- Work to complete
Answer these questions using the court passage below about the Lutter brickyard dump:
(a) On what date did the master file his report on re-reference?
(b) Who moved on October 9, 1950, to have a date set for the hearing on exceptions to the master's report?
(c) Whose proposed decree did the chancellor enter?

- Provided passage
On October 28, 1949, before any ruling on the exceptions of the parties to the master's first report, the matter was re-referred to the master, on motion of the defendant Metropolitan Disposal Company, to take proofs relative to events which had occurred since the closing of proofs on the previous reference. Such proofs were taken before the master who filed his report on re-reference on June 8, 1950. In his report on re-reference, as in his original report, the master recommended the issuance of a temporay and permanent injunction against the several defendants, restraining them and each of them from dumping any garbage or like substance in and about the Lutter brickyard, and he also recommended that any order of abatement refrain from defining the manner or method in which the abatement procedures should be undertaken and prosecuted. Thereafter, on October 9, 1950, the individual plaintiffs moved to have a date set for the hearing on exceptions to the master's report and for entry of a decree in accordance with the recommendations made. The matter was continued from time to time by order of the chancellor. Attempts at working out a solution agreeable to all parties proved unsuccessful, and the matter was finally set for hearing and entry of a decree on January 11, 1951. Shortly prior to that date the chancellor himself, by stipulation of the parties, went out to the site and viewed the dump. At the hearing preceding the entry of the decree the individual plaintiffs and the Village of Glenview submitted proposed forms of decrees; one form submitted by the individual plaintiffs provided for immediate abatement of the nuisance and issuance of an injunction against further dumping of garbage on the premises in question; another form submitted merely continued the application for the injunction to a date in 1951 to be determined by the chancellor. Neither of these proposed decrees was adopted, but instead the chancellor entered the decree submitted by the Village of Glenview and concurred in by the defendants.

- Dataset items
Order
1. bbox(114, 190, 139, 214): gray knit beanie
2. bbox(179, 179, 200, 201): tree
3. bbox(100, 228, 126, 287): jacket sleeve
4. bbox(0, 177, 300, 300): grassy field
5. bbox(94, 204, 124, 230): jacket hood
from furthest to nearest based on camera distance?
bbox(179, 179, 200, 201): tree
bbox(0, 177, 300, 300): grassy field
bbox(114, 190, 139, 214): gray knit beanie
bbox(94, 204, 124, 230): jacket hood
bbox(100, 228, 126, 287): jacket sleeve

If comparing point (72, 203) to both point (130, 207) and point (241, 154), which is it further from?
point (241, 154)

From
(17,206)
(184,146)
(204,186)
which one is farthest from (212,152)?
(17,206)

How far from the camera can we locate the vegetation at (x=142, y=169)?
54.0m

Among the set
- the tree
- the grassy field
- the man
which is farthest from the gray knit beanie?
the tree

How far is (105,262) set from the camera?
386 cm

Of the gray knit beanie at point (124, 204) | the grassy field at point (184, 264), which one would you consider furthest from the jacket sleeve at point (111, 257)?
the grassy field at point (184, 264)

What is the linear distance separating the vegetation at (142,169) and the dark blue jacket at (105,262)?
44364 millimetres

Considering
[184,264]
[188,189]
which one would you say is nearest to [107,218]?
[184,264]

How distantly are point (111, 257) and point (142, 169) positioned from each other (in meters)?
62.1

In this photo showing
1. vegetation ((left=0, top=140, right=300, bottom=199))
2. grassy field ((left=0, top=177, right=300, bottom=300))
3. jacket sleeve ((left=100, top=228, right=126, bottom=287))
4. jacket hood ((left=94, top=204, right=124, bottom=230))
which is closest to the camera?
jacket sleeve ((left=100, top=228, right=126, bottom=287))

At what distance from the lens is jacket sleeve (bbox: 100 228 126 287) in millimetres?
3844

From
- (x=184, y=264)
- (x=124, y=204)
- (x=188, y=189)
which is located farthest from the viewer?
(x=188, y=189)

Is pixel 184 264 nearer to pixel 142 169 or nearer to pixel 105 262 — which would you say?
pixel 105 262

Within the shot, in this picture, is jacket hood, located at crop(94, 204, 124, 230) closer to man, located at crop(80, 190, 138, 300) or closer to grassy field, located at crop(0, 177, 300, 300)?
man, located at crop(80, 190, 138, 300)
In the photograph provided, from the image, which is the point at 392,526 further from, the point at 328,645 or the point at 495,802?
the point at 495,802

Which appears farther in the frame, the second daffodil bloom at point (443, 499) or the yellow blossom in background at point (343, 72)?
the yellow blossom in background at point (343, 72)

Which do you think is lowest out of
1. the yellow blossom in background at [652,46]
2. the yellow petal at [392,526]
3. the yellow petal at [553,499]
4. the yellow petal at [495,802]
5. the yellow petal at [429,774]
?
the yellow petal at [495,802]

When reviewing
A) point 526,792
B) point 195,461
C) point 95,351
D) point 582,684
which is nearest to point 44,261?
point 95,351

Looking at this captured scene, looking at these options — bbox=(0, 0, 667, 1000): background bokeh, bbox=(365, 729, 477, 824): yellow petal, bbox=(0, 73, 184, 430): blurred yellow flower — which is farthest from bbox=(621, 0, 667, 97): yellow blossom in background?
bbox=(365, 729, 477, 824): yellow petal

- Task result
(a) June 8, 1950
(b) The individual plaintiffs
(c) The decree submitted by the Village of Glenview and concurred in by the defendants